Her heart broke a little. She was not sure what she expected, but she would have recognized if it smelled like George’s normal perfume of coal smoke mixed with mud and the well-recognized odor of a man in close proximity. His scent had always set her heartbeat off in a gallop.
But it smelled like paper, washed linen, perhaps a little whiff of iron-laden ink or the lavender-scented drying sand.
She ripped open the note too fast, causing the paper to tear.
Bother.
In his large handwriting, she read:
Madam, please do me the honor of being my guest at a banquet Friday next. The location will be at the Thames Tunnel. Unless I hear otherwise, my carriage will arrive on your doorstep at five o’clock. If you wish decline, I will understand. Let Fitzy deliver your regrets.
You have my deepest regards,
Geo. Drexel
What a curious invitation, moreover, an equally curious site for a banquet. Did the bear plan to roast the rabbit at the tunnel? Any further thoughts were interrupted by a thumping commotion descending the stairs.
“What ho?” Fitzy said, reaching the bottom and immediately leaning over the letter in her hand until his nose hovered inches away.
She whipped the invitation behind her back. “If you must know, it is private correspondence and none of your business.”
“That’s a gammon. It’s from George; I can tell. Did he mention me? Does he need my assistance?”
She reached out with one hand and tousled his hair. “No, it’s an invitation to dine.”
“I told you before, don’t touch my hair. I’ve grown up now. I hope you’re going to accept his invitation.” He tilted his head in a quizzing manner, perhaps suspicious of her ability to restore the relationship between them.
“Should I?”
“What’s stopping you?” He pulled an apple out of his pocket and took a bite with a loud crunch. Juice covered his cheeks, so he wiped them with his sleeve.
She frowned. “Have you forgotten? He blames me for the publication of
The Ladies’ Field Guide to London’s Rakes
.”
Upon the sudden realization that he flaunted the house rules about eating, he whipped the apple behind his back. “Oh pooh. George has forgotten that, I can tell you. Every time I pay a call he asks about your health. Besides, if he was irrevocably angry with you, why would he invite you to dinner?”
The first words that came to mind were
a dressing-down
. She feared a scene similar to their last encounter. Still, he did send her the dinner invitation. “Perhaps you are right. Are you visiting the Drexels soon?”
“Tomorrow. I’m putting the finishing touches on a plaster cast I’m making for Mr. Drexel and his wife. I must admit it is not my best work. I may have to cast it again.”
“Then it will be better the next time, I promise. But before you leave, I will give you a short note accepting his kind offer to dine.”
“Yes, yes, capital.” He started to run toward the schoolroom.
“Slow down! For heaven’s sake. We don’t want another chandelier accident.”
He slid to a stop and furtively looked up.
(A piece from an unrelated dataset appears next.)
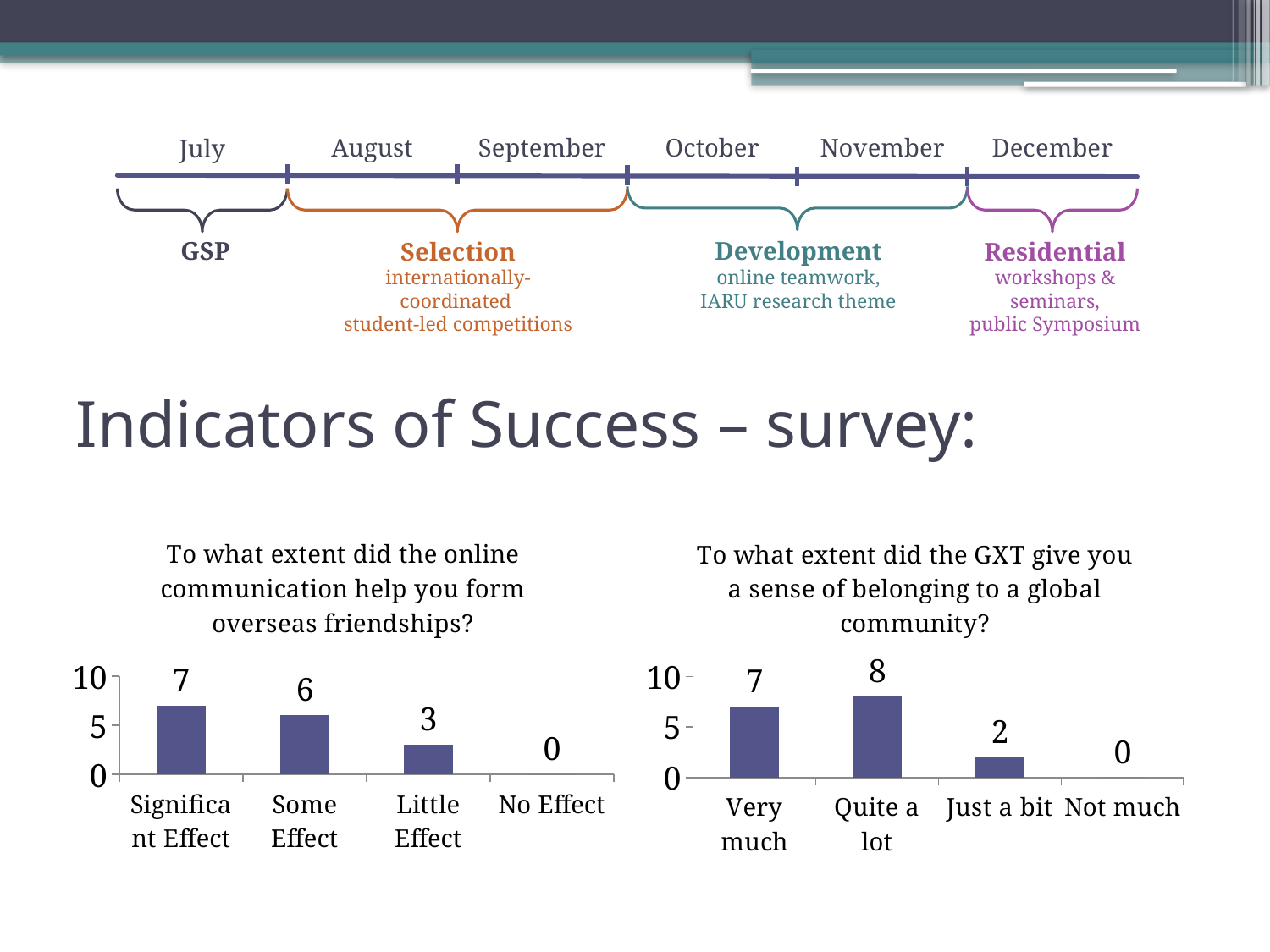
In the left chart (online communication and overseas friendships), what is the value for Significant Effect? 7 In the right chart (GXT and sense of belonging to a global community), what is the value for Quite a lot? 8 In the left chart (online communication and overseas friendships), which category has the lowest value? No Effect In the left chart (online communication and overseas friendships), which category has the highest value? Significant Effect In the right chart (GXT and sense of belonging to a global community), which is larger: Very much or Just a bit? Very much In the right chart (GXT and sense of belonging to a global community), what is the difference between Quite a lot and Very much? 1 In the left chart (online communication and overseas friendships), what is the difference between Some Effect and Little Effect? 3 In the left chart (online communication and overseas friendships), what is the value for Little Effect? 3 In the left chart (online communication and overseas friendships), how many categories are shown on the x axis? 4 In the right chart (GXT and sense of belonging to a global community), what is the value for Just a bit? 2 In the right chart (GXT and sense of belonging to a global community), which category has the highest value? Quite a lot What type of chart is the right chart (GXT and sense of belonging to a global community)? Bar chart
Then he slowly walked out of the room.
That evening in her bedroom, it took Meta over an hour to write three simple lines. She inquired about the well-being of his family, thanked him for the invitation, and communicated her delight in attending the celebration at the tunnel.
Hours later, she ended the evening by a thorough wardrobe inventory.
What is the appropriate dress for a banquet held at the tunnel?
She had no idea where the tables might be placed. Would it be held outside under a canopy, nearby in rooms at the church, or in the tunnel itself?
Early the next morning, she visited her modiste and ordered a new bronze silk gown, an elegant design with only a few frills on the sleeves and no train. If the banquet was to be held outside the tunnel, a train might be ruined by water and mud. By the end of the day, she had purchased a completely new outfit, the gown and lovely kid shoes instead of silk ones, also to defend against water. Her final purchase was a simple turban of rich claret-colored silk.